##### Task input
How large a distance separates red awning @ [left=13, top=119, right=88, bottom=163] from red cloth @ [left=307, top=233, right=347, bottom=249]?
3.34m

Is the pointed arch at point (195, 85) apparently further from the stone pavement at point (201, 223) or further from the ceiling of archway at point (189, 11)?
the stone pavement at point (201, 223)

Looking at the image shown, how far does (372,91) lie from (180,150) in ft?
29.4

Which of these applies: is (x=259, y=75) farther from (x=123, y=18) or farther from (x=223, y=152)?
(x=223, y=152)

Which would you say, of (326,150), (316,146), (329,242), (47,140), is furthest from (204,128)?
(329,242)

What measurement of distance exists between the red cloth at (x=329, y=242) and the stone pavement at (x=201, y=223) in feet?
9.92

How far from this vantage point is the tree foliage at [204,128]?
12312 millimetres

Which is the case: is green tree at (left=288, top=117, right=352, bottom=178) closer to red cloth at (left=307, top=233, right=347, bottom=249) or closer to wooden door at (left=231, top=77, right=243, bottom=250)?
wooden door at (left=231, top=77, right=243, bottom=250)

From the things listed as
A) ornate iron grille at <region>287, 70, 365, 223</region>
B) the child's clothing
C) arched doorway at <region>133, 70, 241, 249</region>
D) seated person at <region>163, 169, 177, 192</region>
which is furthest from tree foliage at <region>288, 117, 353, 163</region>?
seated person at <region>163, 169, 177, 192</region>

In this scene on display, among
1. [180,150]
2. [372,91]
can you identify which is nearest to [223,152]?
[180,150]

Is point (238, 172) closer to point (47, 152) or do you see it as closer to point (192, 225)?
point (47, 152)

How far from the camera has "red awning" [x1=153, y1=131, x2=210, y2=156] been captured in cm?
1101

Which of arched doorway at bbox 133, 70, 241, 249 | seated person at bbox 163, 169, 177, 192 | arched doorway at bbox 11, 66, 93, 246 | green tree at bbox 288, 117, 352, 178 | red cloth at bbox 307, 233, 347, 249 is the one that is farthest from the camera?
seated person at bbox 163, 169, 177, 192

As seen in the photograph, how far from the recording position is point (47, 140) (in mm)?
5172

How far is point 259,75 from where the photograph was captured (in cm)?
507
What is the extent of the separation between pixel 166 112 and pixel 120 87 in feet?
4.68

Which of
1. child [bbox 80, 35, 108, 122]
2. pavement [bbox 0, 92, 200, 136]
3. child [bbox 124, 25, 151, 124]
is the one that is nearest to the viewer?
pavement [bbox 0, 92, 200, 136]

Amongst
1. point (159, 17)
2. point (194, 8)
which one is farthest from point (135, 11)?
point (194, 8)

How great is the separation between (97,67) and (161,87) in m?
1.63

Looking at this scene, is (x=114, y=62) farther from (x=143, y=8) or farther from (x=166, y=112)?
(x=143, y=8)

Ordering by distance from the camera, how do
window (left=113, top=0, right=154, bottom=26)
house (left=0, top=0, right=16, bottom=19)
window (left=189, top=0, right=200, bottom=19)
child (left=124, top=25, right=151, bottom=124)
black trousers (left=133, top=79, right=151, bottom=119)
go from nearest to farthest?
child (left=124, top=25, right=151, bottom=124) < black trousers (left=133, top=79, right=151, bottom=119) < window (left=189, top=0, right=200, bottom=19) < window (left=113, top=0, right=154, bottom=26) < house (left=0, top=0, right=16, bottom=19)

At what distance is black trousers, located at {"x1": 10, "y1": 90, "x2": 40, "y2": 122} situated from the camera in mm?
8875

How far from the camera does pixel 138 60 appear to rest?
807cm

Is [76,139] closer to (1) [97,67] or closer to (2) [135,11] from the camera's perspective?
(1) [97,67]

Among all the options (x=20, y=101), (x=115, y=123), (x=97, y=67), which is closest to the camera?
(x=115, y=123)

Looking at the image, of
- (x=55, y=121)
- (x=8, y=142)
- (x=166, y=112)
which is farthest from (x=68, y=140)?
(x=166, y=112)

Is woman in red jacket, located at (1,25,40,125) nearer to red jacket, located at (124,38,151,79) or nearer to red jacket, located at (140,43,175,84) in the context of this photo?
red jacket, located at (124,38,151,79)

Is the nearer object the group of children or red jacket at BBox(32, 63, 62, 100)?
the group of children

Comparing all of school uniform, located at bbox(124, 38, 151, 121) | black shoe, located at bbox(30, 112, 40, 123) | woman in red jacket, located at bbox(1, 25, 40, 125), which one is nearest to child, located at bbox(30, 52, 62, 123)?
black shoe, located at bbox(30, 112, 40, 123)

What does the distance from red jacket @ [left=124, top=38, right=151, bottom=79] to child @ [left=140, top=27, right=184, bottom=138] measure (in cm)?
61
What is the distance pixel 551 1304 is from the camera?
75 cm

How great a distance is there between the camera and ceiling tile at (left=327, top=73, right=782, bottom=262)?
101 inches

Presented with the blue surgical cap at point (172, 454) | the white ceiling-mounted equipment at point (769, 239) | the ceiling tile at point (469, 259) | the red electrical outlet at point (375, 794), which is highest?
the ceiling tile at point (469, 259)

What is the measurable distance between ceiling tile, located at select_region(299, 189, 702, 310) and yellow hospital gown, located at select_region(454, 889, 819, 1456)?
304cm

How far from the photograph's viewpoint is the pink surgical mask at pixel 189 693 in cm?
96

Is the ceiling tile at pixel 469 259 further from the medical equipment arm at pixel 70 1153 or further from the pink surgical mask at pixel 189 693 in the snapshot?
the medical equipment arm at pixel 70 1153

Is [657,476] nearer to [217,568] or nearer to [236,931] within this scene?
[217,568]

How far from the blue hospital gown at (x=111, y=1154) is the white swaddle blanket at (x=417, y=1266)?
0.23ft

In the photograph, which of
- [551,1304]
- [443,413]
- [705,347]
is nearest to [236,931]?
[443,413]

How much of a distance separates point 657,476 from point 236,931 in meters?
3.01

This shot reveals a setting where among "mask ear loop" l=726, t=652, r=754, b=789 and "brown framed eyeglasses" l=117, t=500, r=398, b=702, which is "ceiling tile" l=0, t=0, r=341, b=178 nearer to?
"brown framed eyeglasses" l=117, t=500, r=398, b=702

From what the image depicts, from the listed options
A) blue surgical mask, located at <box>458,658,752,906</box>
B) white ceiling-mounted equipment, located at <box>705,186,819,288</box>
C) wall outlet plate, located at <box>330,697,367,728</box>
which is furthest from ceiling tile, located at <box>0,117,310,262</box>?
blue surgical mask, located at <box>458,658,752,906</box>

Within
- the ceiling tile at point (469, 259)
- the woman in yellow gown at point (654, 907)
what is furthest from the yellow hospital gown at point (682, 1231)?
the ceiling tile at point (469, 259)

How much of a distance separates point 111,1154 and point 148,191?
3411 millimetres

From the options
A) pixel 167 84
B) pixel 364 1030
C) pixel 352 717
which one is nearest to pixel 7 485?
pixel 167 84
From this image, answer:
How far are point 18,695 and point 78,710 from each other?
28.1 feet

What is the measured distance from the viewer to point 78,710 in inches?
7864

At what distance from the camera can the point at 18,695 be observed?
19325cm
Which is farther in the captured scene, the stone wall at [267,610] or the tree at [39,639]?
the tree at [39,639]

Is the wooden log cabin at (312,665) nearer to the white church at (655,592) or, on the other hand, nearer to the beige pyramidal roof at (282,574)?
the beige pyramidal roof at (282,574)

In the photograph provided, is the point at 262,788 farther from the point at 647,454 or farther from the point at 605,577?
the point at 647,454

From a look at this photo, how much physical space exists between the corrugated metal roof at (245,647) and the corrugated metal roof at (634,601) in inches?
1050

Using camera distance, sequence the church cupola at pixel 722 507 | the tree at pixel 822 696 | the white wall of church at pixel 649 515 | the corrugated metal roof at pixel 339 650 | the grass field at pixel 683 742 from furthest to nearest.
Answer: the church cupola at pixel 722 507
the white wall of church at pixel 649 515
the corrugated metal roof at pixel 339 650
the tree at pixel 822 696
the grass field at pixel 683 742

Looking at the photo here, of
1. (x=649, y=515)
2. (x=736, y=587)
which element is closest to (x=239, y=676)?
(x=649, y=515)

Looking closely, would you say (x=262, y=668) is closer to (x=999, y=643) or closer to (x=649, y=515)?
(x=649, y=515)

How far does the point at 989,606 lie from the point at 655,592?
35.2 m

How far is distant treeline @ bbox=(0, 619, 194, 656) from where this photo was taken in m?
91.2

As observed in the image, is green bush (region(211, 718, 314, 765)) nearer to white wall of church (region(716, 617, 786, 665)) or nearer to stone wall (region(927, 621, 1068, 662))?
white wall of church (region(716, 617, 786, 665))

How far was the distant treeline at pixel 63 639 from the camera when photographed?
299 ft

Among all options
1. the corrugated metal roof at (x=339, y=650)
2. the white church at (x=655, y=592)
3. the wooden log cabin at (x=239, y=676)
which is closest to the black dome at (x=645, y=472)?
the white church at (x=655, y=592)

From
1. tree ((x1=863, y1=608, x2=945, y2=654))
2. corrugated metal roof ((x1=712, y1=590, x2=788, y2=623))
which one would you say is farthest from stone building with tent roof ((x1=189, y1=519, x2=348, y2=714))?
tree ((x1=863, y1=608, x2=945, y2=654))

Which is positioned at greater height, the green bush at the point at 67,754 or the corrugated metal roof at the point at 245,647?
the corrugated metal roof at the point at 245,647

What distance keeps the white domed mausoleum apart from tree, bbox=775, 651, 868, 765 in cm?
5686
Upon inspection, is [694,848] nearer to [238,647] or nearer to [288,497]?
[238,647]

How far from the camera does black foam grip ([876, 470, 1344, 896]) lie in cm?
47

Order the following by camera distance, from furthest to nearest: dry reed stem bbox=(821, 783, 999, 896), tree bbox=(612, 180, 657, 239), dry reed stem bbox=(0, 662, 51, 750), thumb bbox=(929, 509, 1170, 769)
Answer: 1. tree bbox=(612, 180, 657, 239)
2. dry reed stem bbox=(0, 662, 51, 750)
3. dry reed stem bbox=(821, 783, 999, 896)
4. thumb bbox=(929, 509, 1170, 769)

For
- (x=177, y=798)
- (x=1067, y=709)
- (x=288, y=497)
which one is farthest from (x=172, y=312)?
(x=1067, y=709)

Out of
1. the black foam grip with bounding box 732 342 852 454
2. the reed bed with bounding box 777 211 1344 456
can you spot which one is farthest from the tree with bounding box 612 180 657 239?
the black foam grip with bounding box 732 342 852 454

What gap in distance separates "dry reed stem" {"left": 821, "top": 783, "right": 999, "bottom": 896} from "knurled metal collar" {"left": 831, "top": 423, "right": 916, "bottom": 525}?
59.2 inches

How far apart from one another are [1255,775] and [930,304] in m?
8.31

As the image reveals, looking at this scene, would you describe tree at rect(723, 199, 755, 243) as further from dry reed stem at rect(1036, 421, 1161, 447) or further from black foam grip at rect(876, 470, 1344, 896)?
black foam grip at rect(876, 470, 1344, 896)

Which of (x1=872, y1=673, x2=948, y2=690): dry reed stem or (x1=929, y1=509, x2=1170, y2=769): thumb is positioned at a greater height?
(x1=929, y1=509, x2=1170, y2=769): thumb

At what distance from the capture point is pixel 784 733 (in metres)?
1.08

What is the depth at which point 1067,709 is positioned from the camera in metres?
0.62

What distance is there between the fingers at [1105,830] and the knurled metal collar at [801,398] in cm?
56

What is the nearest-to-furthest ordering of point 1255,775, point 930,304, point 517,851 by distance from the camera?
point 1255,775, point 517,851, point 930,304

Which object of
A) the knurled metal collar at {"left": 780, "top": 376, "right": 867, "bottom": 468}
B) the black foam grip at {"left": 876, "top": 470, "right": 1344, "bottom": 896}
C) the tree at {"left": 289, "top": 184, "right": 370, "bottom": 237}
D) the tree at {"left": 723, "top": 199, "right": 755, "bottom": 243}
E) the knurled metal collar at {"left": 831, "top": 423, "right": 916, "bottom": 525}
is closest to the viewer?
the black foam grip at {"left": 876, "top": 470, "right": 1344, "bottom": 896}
##########
• _The request_
Rewrite the records from the line with "At what distance from the capture" through the end of the records, changing "knurled metal collar" to "ridged metal ring" and leaving everything else as it is.

• _Task solution_
At what distance from the capture point is pixel 784 733 (in metres)?
1.08

What is the depth at which point 1067,709 is positioned from the camera in metres?
0.62

What distance is there between the fingers at [1105,830] and the ridged metal ring at [801,398] in cm?
56

What is the nearest-to-furthest ordering of point 1255,775, point 930,304, point 517,851 by distance from the camera?
point 1255,775, point 517,851, point 930,304

Which object of
A) the ridged metal ring at {"left": 780, "top": 376, "right": 867, "bottom": 468}
B) the black foam grip at {"left": 876, "top": 470, "right": 1344, "bottom": 896}
C) the tree at {"left": 289, "top": 184, "right": 370, "bottom": 237}
D) the tree at {"left": 723, "top": 199, "right": 755, "bottom": 243}
E) the ridged metal ring at {"left": 831, "top": 423, "right": 916, "bottom": 525}
is closest to the viewer?
the black foam grip at {"left": 876, "top": 470, "right": 1344, "bottom": 896}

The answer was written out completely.